▸ CONJUNTO DE TAREAS
1. Resuma en dos oraciones el texto sobre Epicuro.
2. Reescriba en forma de lista el párrafo del texto sobre Epicuro que comienza con «Los arqueólogos han podido constatar», conservando sus datos principales.

Los arqueólogos han podido constatar que muchos hogares griegos y romanos poseían esculturas del rostro de Epicuro, algunas de ellas de pequeño tamaño. Es cierto que los antiguos amaban atesorar imágenes de los sabios, pero aquí nos encontramos ante un caso verdaderamente especial, pues se han hallado estatuillas del filósofo de Samos incluso en los hogares de gente común y sin intereses intelectuales. La explicación a este fenómeno es de gran relevancia filosófica: se creía que la contemplación del rostro de Epicuro tenía la virtud de serenar el espíritu, pero no por magia, sino por la fuerza del ejemplo del Salvador (la elección de este apodo para referirse a un filósofo demuestra hasta qué punto la búsqueda de un sentido filosófico tenía ya un sentido religioso). Epicuro comparaba su filosofía con la medicina: quería convertirse en el terapeuta del espíritu, el médico del alma que alivia los sufrimientos crónicos (la angustia vital) o el cirujano de las pasiones que trata de extirpar los males (los deseos, las insatisfacciones). La filosofía es la medicina más indicada para las tres patologías psíquicas más frecuentes: el temor a los dioses, el pensamiento de la muerte y el dolor físico. En la búsqueda de un sano y moderado placer de vivir, ofrece un remedio universal, un bien a disposición de todos. De hecho, la escuela de Epicuro debía ser muy parecida a una moderna casa de reposo: un sencillo y tranquilo jardín en los suburbios de Atenas, lejos del fragor de la ciudad y de la política. Allí el filósofo acogía a todos sin distinción: mujeres, esclavos, incluso prostitutas arrepentidas; curaba el cuerpo con los remedios clínicos más adecuados, y el espíritu con la fuerza del ejemplo. Él mismo, gravemente enfermo y presa de grandes sufrimientos, escribió una última carta a cierto amigo proclamando en ella que la vida es dulce, feliz y siempre digna de ser vivida.

▸ DATOS

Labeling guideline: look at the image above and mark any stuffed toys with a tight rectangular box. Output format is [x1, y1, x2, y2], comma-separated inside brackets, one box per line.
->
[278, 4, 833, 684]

▸ RESPUESTAS ESPERADAS
1. Se han hallado estatuillas del rostro de Epicuro incluso en hogares de gente común, porque se creía que contemplarlo serenaba el espíritu por la fuerza de su ejemplo. Epicuro comparaba su filosofía con una medicina del alma contra el temor a los dioses, el pensamiento de la muerte y el dolor físico, y en su escuela, un tranquilo jardín en los suburbios de Atenas, acogía a todos sin distinción.

2.
- Muchos hogares griegos y romanos poseían esculturas del rostro de Epicuro, incluso los de gente común sin intereses intelectuales.
- Se creía que contemplar su rostro serenaba el espíritu, no por magia, sino por la fuerza del ejemplo del «Salvador».
- Epicuro comparaba su filosofía con la medicina: quería ser el médico del alma y el cirujano de las pasiones.
- La filosofía debía tratar las tres patologías psíquicas más frecuentes: el temor a los dioses, el pensamiento de la muerte y el dolor físico.
- Ofrecía un remedio universal en la búsqueda de un sano y moderado placer de vivir.
- Su escuela era un sencillo y tranquilo jardín en los suburbios de Atenas, lejos de la ciudad y de la política.
- Allí acogía a todos sin distinción, incluidos mujeres, esclavos y prostitutas arrepentidas, y curaba el cuerpo con remedios clínicos y el espíritu con su ejemplo.
- Gravemente enfermo, escribió en una última carta que la vida es dulce, feliz y siempre digna de ser vivida.